반응형
안녕하세요, 이번 포스팅에서는 PyTorch로 Knowledge Distillation을 구현해보도록 하겠습니다. 작업 환경은 Google Colab에서 진행했습니다.
논문 리뷰는 아래 포스팅에서 확인하실 수 있습니다.
전체 코드는 아래 깃허브에서 확인하실 수 있습니다.
우선 필요한 라이브러리를 import 합니다.
import torch
import torch.nn as nn
import torch.nn.functional as F
import torch.optim as optim
from torchvision import datasets, transforms
import torchvision.models as models
from torch.utils.data import DataLoader
import time
import os
import copy
from torchvision.transforms.functional import to_pil_image
import matplotlib.pyplot as plt
%matplotlib inline
device = torch.device('cuda' if torch.cuda.is_available() else 'cpu')
Loading MNIST dataset
MNIST dataset을 불러옵니다.
# make directorch to save dataset
def createFolder(directory):
try:
if not os.path.exists(directory):
os.makedirs(directory)
except OSerror:
print('Error')
createFolder('./data')
# define transformation
ds_transform = transforms.Compose([
transforms.ToTensor(),
transforms.Normalize((0.1307,),(0.3081,))
])
dataset을 생성합니다
# load MNIST dataset
train_ds = datasets.MNIST('/content/data',train=True, download=True, transform=ds_transform)

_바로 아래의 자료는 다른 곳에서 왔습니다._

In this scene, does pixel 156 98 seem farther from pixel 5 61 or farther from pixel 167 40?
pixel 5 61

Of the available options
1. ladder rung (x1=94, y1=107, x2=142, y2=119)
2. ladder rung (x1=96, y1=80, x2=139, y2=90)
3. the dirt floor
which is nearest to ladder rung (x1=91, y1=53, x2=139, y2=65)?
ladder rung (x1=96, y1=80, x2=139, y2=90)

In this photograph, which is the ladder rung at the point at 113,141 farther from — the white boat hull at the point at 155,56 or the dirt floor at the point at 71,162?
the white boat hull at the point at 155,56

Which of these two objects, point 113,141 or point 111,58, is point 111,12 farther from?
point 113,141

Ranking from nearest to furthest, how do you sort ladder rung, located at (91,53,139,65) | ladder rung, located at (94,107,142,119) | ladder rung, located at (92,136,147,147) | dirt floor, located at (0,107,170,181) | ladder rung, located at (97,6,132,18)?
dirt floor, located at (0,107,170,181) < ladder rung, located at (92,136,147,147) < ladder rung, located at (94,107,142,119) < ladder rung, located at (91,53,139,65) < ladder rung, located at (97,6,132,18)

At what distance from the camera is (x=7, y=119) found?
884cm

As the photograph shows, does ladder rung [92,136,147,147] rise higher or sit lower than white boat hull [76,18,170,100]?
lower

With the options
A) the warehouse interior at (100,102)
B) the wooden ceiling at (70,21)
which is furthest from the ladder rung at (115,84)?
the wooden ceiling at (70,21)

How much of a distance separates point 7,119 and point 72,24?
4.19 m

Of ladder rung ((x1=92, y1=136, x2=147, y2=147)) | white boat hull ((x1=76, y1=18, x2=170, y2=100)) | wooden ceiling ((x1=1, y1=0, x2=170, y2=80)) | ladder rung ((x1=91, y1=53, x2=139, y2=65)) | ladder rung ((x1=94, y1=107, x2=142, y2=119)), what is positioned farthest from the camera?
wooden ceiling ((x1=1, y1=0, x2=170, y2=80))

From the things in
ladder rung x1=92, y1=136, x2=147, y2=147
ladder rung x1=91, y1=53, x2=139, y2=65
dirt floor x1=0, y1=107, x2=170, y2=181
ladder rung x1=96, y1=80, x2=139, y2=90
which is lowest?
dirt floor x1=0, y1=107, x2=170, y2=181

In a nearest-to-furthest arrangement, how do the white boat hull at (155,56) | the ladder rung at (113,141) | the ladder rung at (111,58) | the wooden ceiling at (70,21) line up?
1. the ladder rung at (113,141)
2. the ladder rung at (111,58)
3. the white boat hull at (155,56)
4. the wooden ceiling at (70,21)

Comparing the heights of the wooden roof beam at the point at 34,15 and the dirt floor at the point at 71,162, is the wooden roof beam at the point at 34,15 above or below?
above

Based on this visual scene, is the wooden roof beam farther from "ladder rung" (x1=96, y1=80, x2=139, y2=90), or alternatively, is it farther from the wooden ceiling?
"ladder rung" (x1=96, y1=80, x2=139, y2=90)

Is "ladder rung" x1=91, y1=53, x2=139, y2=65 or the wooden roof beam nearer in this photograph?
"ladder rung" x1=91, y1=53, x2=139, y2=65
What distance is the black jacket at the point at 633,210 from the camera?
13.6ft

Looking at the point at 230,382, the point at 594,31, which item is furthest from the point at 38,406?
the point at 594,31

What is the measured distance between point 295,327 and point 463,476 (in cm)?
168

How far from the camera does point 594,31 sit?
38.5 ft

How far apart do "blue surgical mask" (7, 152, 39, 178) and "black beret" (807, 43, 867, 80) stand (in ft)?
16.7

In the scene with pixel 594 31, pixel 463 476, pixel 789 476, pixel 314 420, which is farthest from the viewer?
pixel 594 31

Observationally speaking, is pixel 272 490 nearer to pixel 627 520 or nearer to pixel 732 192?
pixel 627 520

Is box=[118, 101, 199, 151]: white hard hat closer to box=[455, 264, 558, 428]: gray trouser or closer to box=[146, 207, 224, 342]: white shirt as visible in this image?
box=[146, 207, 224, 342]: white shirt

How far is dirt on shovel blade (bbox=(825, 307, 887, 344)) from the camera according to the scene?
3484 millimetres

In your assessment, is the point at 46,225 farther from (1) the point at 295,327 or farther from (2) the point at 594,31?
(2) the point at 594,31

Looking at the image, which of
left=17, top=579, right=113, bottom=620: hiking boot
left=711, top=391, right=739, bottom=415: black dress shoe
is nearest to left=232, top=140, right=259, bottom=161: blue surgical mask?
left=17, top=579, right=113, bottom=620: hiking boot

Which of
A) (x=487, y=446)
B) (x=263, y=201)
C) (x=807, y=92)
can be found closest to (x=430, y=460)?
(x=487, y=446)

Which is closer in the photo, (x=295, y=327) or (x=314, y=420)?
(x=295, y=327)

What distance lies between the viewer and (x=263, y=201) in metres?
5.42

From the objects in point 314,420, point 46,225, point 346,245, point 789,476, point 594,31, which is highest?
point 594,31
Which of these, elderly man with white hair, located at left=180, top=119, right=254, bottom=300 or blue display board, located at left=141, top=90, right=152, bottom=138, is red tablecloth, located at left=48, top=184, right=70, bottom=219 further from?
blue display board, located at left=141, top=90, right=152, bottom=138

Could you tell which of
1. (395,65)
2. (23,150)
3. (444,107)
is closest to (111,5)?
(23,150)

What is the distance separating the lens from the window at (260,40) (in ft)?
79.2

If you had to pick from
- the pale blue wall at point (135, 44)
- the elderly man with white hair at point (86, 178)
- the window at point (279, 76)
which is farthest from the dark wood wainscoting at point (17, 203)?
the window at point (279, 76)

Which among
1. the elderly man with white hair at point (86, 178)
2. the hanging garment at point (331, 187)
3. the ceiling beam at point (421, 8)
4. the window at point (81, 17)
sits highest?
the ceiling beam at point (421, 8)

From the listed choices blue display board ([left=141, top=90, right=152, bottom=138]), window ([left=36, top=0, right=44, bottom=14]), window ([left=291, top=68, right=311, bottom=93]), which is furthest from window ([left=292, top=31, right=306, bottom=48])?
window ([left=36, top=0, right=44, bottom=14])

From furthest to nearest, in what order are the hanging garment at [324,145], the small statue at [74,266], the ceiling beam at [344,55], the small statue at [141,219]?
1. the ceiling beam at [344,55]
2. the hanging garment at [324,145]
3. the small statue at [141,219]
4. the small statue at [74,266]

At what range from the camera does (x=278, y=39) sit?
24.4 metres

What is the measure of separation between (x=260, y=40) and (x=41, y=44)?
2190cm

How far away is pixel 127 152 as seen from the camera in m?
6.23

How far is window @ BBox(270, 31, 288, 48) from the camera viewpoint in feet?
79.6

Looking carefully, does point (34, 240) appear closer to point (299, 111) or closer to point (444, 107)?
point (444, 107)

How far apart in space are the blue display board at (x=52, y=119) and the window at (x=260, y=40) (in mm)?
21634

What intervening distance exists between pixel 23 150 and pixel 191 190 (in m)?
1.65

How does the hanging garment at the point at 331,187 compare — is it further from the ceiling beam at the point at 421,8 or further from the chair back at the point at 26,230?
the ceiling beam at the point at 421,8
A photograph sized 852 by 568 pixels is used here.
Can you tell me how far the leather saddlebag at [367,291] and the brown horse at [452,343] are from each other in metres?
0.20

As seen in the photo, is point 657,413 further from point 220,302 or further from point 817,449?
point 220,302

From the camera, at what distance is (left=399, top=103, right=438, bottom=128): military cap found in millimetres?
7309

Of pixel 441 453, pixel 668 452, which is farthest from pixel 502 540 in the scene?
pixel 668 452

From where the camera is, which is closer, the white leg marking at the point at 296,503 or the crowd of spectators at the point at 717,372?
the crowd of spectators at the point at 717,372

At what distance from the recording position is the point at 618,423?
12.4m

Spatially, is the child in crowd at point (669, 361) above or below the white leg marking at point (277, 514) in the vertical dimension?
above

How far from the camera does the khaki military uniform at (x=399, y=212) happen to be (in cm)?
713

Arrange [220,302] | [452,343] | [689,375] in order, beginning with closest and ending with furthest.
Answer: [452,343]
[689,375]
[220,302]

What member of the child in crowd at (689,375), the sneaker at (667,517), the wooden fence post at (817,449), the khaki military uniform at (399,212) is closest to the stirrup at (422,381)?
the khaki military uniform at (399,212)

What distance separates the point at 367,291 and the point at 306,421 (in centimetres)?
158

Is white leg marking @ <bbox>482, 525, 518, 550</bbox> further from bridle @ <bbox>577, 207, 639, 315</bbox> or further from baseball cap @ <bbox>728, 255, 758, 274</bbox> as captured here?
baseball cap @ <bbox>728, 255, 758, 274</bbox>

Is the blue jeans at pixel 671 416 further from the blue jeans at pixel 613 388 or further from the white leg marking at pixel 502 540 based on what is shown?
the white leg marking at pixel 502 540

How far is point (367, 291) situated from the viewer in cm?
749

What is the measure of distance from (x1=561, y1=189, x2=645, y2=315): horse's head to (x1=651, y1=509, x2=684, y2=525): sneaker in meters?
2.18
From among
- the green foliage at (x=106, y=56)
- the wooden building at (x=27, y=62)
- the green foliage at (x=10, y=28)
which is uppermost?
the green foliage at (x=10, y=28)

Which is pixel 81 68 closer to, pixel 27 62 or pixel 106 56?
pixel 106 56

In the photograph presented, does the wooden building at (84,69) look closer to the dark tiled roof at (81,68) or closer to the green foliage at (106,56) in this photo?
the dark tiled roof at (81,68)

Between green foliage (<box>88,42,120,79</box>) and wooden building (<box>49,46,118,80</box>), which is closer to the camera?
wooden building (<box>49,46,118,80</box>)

val_ds = datasets.MNIST('/content/data',train=False, download=True, transform=ds_transform)
데이터 로더를 생성합니다.
# define data loader
train_dl = DataLoader(train_ds, batch_size=64, shuffle=True)
val_dl = DataLoader(val_ds, batch_size = 128, shuffle=True)
샘플 이미지를 확인합니다.
# check sample image
for x, y in train_dl:
print(x.shape, y.shape)
break
num = 4
img = x[:num]
plt.figure(figsize=(15,15))
for i in range(num):
plt.subplot(1,num+1,i+1)
plt.imshow(to_pil_image(0.1307*img[i]+0.3081), cmap='gray')
Define Teacher model
Knowledge distillation을 하기 위해서 soft label을 얻기 위한 teacher model을 먼저 학습해야 합니다. 따라서 teacher model을 정의합니다.
class Teacher(nn.Module):
def __init__(self):
super().__init__()
self.fc1 = nn.Linear(28*28, 1200)
self.bn1 = nn.BatchNorm1d(1200)
self.fc2 = nn.Linear(1200,1200)
self.bn2 = nn.BatchNorm1d(1200)
self.fc3 = nn.Linear(1200, 10)
def forward(self,x):
x = x.view(-1, 28*28)
x = F.relu(self.bn1(self.fc1(x)))
x = F.dropout(x,p=0.8)
x = F.relu(self.bn2(self.fc2(x)))
x = F.dropout(x,p=0.8)
x = self.fc3(x)
return x
# check
x = torch.randn(16,1,28,28).to(device)
teacher = Teacher().to(device)
output = teacher(x)
print(output.shape)
가중치를 초기화합니다.
# weight initialization
def initialize_weights(model):
classname = model.__class__.__name__
# fc layer
if classname.find('Linear') != -1:
nn.init.normal_(model.weight.data, 0.0, 0.02)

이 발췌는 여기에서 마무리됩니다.